On May 17, 2012, it was reported that the Bureau of Labor Statistics shows the unemployment rate for college students surpassing that of non-college students for the first time. The trend demonstrates difficulty for many people, college graduates or not, searching for full-time work.

I teach physical science and math to mostly ninth- and tenth-grade students in Jacksonville, Florida. When confronted with these statistics, I want to ensure that my students do not lose hope. I still believe that a college degree opens many opportunities, and those students who work hard to succeed will. They may have to work jobs out of their fields for a while, but the opportunities will eventually come. I explain that employers look for candidates with strong academic records, varieties of skills and willingness to work multiple areas. Employees with degrees do tend to earn higher salaries.

Drawbacks to college include the extensive workload.

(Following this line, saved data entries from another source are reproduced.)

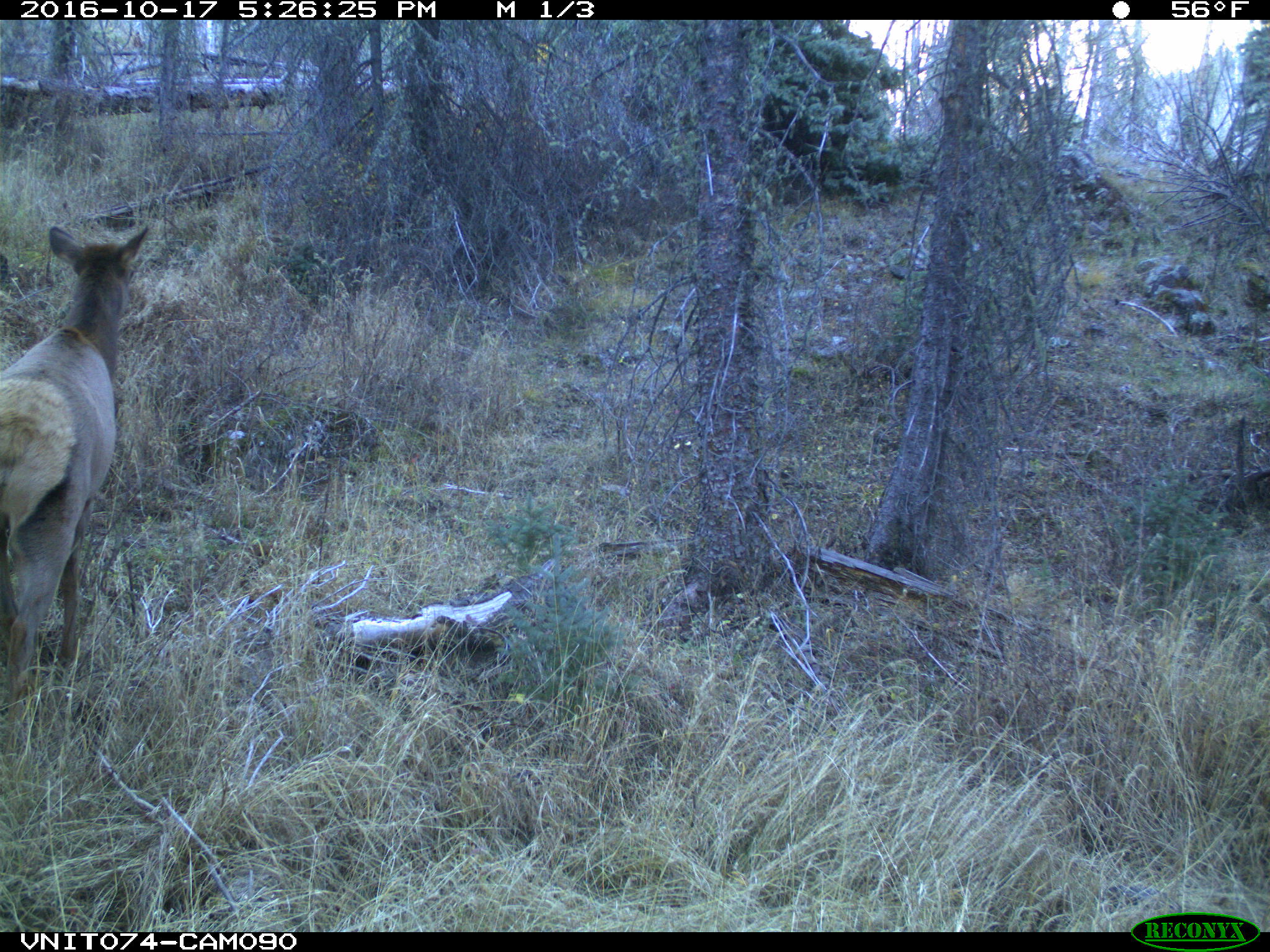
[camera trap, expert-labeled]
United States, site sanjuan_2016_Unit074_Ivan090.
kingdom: Animalia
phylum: Chordata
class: Mammalia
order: Artiodactyla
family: Cervidae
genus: Cervus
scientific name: Cervus elaphus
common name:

Relatively few full-time students work full-time jobs because of the class load. Therefore, many students have financial difficulty. College costs increase every year, so many borrow and have that debt after graduation. Some quit early and have the debt without the degree.

Considering the Bureau's report, I advise my students to plan carefully. Salary is important, but so is happiness in their careers. If they endure the work, then they will eventually reap the rewards. Those who struggle academically may enter other businesses. Today's unemployment rate affects all people regardless of college degree. I hope that the economy improves soon enough for everyone to have a better chance at securing full-time employment.